**PAGE EXTRACT**
These studies have provided a clear pathological mechanism involving the gut microbiota: mammalian co-metabolic processing of choline, phosphatidylcholine and l-carnitine which appears responsive to red meat consumption but which is much reduced or absent in vegetarians on high-fibre diets. This novel mechanism also fits neatly into existing data from epideamiological studies implicating red meat consumption in CVD risk, and whole-plant food or fibre with low risk of CVD. It also fits with the important role of the enterohepatic circulation of BA in regulating cholesterol metabolism and CVD risk via the activities of nuclear receptor FXRα and G-protein-coupled receptor TGR-5 (Fig. 1).

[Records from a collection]
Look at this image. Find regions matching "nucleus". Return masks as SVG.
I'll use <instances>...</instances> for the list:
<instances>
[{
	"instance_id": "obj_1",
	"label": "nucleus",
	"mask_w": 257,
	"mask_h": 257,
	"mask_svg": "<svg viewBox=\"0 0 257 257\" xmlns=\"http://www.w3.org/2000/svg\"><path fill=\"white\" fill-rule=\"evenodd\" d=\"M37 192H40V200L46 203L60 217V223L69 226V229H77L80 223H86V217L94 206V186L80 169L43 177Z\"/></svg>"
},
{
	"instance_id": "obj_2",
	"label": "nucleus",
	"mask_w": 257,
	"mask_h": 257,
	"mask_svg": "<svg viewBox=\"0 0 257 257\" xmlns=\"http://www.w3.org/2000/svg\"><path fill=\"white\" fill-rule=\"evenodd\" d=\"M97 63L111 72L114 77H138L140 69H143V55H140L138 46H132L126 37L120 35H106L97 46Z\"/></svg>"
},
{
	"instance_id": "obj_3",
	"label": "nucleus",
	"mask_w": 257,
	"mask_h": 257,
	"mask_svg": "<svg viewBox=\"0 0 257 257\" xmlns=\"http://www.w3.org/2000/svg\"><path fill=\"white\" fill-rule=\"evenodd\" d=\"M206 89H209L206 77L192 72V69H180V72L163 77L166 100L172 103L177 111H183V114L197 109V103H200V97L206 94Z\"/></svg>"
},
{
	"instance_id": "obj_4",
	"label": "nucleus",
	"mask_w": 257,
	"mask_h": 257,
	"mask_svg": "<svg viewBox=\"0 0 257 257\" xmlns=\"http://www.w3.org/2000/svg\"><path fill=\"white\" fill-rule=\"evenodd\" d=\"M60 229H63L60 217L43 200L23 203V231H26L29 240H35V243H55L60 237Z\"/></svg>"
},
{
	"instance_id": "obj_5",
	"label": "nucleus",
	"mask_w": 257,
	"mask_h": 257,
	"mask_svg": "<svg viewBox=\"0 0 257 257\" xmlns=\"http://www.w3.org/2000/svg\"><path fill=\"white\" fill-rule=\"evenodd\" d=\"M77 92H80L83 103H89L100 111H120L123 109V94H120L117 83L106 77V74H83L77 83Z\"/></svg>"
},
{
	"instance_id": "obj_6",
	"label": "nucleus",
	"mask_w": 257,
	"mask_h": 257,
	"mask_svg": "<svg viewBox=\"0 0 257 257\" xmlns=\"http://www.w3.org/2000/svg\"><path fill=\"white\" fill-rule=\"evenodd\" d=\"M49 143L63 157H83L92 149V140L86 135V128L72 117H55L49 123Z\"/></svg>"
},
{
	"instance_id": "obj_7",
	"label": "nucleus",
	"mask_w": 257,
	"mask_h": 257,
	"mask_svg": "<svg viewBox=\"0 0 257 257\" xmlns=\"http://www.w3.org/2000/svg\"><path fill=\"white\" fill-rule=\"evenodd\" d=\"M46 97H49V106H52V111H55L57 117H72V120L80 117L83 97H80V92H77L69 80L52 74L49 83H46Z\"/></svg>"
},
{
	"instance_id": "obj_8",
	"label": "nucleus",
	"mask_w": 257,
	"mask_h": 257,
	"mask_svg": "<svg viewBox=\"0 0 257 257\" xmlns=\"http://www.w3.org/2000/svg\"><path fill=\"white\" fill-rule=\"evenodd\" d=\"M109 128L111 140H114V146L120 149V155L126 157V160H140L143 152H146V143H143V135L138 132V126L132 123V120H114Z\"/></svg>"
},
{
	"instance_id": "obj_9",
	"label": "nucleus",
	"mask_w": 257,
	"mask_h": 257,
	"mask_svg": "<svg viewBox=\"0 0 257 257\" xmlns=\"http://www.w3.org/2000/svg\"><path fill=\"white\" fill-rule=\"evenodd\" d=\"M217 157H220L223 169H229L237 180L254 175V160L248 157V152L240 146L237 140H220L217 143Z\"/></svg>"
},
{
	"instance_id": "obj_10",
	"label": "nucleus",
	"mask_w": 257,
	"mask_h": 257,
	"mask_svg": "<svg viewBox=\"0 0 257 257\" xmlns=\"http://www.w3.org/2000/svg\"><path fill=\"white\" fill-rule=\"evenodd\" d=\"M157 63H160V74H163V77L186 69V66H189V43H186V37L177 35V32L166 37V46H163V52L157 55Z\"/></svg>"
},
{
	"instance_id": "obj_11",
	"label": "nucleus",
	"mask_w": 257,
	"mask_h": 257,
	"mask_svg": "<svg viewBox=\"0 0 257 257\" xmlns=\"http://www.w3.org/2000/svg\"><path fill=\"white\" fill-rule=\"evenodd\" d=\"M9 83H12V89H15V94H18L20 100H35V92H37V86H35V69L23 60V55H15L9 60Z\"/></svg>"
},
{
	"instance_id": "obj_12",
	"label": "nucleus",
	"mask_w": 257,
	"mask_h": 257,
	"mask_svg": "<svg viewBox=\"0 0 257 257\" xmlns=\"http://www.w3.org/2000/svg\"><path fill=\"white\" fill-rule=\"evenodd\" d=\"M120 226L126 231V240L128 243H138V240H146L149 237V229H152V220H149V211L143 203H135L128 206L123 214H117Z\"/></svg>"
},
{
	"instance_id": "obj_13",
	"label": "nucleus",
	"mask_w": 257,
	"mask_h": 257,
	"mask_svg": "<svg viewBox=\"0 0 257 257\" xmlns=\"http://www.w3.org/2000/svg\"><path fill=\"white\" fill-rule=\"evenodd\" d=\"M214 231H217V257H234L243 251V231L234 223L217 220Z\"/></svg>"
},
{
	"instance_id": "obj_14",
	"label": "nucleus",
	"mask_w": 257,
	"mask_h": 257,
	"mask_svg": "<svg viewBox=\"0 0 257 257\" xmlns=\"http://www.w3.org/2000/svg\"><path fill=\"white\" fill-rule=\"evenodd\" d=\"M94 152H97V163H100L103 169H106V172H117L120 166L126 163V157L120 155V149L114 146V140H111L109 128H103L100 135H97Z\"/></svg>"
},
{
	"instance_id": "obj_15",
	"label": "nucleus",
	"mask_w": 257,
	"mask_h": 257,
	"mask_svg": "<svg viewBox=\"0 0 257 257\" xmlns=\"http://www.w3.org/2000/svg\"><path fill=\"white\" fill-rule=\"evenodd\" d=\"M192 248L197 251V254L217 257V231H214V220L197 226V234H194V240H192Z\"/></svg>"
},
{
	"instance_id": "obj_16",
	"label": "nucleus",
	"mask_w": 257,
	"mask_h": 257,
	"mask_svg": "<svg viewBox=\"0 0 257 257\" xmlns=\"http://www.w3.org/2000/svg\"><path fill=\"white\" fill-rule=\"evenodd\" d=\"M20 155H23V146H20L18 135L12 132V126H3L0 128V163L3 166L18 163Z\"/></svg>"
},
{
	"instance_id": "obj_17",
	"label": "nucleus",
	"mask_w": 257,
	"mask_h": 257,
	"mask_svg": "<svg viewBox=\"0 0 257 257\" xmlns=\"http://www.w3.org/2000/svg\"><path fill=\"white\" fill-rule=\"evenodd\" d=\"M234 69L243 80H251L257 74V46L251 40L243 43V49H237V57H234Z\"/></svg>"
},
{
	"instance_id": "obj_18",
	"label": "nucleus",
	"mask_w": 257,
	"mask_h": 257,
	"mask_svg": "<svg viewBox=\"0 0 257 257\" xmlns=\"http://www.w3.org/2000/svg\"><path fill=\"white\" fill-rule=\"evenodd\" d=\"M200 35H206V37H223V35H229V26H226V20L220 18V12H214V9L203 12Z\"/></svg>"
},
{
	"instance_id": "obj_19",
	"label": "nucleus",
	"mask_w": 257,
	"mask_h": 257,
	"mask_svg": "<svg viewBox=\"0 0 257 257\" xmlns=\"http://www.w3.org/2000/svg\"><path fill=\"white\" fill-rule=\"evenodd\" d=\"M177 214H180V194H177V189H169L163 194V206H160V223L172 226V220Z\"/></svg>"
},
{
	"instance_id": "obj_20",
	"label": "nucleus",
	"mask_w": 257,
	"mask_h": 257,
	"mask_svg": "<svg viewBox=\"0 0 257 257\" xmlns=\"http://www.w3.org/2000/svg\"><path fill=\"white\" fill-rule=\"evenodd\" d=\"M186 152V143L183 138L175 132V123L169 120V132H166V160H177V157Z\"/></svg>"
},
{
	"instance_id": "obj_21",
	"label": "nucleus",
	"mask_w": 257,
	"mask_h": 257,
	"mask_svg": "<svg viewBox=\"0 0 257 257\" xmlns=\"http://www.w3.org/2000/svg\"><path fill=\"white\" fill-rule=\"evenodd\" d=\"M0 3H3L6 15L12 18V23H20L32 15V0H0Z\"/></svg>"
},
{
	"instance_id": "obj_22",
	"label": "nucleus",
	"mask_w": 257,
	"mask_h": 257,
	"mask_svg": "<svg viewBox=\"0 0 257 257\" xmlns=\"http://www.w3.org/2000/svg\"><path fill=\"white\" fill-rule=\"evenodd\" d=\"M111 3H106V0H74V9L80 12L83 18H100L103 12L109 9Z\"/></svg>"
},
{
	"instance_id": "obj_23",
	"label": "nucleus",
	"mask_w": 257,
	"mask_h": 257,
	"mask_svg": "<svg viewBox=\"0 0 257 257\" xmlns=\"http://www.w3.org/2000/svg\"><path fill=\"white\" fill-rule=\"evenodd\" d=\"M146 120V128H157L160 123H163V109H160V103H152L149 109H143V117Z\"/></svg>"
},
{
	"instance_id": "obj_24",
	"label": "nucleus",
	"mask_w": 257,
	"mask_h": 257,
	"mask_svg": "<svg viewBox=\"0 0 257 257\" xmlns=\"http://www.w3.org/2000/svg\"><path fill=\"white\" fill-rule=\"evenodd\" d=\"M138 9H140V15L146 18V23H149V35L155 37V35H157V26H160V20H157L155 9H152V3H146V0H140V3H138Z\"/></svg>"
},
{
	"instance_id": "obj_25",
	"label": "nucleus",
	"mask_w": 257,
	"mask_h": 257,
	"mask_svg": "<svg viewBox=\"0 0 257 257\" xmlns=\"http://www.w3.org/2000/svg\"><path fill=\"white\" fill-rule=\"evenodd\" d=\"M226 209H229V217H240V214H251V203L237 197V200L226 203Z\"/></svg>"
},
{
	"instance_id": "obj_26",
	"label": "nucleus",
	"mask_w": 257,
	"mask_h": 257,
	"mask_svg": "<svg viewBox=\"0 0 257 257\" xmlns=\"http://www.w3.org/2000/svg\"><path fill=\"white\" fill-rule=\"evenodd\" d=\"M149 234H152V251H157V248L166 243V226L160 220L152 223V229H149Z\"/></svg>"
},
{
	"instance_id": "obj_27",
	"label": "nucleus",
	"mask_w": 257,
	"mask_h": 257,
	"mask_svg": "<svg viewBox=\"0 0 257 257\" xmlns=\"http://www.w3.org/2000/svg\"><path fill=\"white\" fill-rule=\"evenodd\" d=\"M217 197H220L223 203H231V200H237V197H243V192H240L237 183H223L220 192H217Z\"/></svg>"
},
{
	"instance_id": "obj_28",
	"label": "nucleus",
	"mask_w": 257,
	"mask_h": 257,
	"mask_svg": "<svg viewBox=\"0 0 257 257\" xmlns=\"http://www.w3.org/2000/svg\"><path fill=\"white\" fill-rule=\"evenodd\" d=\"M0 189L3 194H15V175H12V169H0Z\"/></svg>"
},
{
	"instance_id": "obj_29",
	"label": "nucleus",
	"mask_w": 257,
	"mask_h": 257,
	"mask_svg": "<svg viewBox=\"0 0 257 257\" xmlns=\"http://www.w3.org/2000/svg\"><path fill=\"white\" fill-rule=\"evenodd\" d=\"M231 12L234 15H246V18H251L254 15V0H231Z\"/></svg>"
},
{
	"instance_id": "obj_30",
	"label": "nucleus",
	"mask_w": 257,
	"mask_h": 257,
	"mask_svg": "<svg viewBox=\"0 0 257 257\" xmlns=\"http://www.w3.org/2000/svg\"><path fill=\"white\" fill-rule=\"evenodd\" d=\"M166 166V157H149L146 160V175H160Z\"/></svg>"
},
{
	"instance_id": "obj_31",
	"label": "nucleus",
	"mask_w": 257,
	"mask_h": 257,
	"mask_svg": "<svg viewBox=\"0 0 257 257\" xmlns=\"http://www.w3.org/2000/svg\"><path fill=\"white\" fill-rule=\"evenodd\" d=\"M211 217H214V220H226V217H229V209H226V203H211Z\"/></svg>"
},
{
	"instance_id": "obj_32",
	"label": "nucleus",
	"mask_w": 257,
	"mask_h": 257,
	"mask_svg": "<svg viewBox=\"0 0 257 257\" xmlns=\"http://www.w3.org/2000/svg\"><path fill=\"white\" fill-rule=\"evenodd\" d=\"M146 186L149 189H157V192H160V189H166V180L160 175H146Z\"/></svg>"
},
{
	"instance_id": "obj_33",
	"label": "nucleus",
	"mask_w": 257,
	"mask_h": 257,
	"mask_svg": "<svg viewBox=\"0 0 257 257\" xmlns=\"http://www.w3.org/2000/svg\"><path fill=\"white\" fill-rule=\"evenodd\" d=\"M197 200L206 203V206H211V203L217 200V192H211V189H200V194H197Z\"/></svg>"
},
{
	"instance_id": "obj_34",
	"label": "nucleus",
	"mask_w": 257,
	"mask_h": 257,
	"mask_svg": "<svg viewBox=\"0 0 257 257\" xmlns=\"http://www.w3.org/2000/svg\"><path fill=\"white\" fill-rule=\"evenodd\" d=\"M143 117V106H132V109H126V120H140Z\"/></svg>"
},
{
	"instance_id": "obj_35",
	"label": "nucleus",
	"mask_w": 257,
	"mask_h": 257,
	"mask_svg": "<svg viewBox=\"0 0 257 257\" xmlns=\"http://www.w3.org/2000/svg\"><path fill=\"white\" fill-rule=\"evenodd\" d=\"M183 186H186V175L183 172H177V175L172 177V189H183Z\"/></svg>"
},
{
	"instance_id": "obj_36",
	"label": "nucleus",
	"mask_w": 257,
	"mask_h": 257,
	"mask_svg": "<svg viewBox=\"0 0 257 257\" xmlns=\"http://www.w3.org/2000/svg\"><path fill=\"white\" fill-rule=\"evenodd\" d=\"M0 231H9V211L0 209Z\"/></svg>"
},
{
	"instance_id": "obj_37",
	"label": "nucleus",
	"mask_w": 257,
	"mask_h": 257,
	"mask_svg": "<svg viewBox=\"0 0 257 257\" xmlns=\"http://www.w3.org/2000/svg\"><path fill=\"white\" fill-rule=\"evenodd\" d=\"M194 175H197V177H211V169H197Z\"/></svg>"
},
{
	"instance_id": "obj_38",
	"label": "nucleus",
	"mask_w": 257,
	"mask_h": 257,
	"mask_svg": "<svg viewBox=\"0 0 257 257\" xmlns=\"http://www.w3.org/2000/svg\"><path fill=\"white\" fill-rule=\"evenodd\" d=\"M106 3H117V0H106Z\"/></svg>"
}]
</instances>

**ACTIVITY 1**
Condense the paragraph of the gut microbiota passage that begins "These studies have provided a clear pathological mechanism" into a bulleted list, keeping its main facts.
**ACTIVITY 2**
Write out the part of the gut microbiota passage between "These studies have" and "TGR-5 (Fig. 1).", inclusive.
The records have no connection to the gut microbiota passage.

**SOLUTION 1**
- The studies show a pathological mechanism involving the gut microbiota: mammalian co-metabolic processing of choline, phosphatidylcholine and l-carnitine.
- This processing appears responsive to red meat consumption and is much reduced or absent in vegetarians on high-fiber diets.
- The mechanism fits existing study data linking red meat consumption with CVD risk, and whole-plant food or fiber with low CVD risk.
- It also fits the important role of the enterohepatic circulation of BA in regulating cholesterol metabolism and CVD risk through nuclear receptor FXRα and G-protein-coupled receptor TGR-5 (Fig. 1).

**SOLUTION 2**
These studies have provided a clear pathological mechanism involving the gut microbiota: mammalian co-metabolic processing of choline, phosphatidylcholine and l-carnitine which appears responsive to red meat consumption but which is much reduced or absent in vegetarians on high-fibre diets. This novel mechanism also fits neatly into existing data from epideamiological studies implicating red meat consumption in CVD risk, and whole-plant food or fibre with low risk of CVD. It also fits with the important role of the enterohepatic circulation of BA in regulating cholesterol metabolism and CVD risk via the activities of nuclear receptor FXRα and G-protein-coupled receptor TGR-5 (Fig. 1).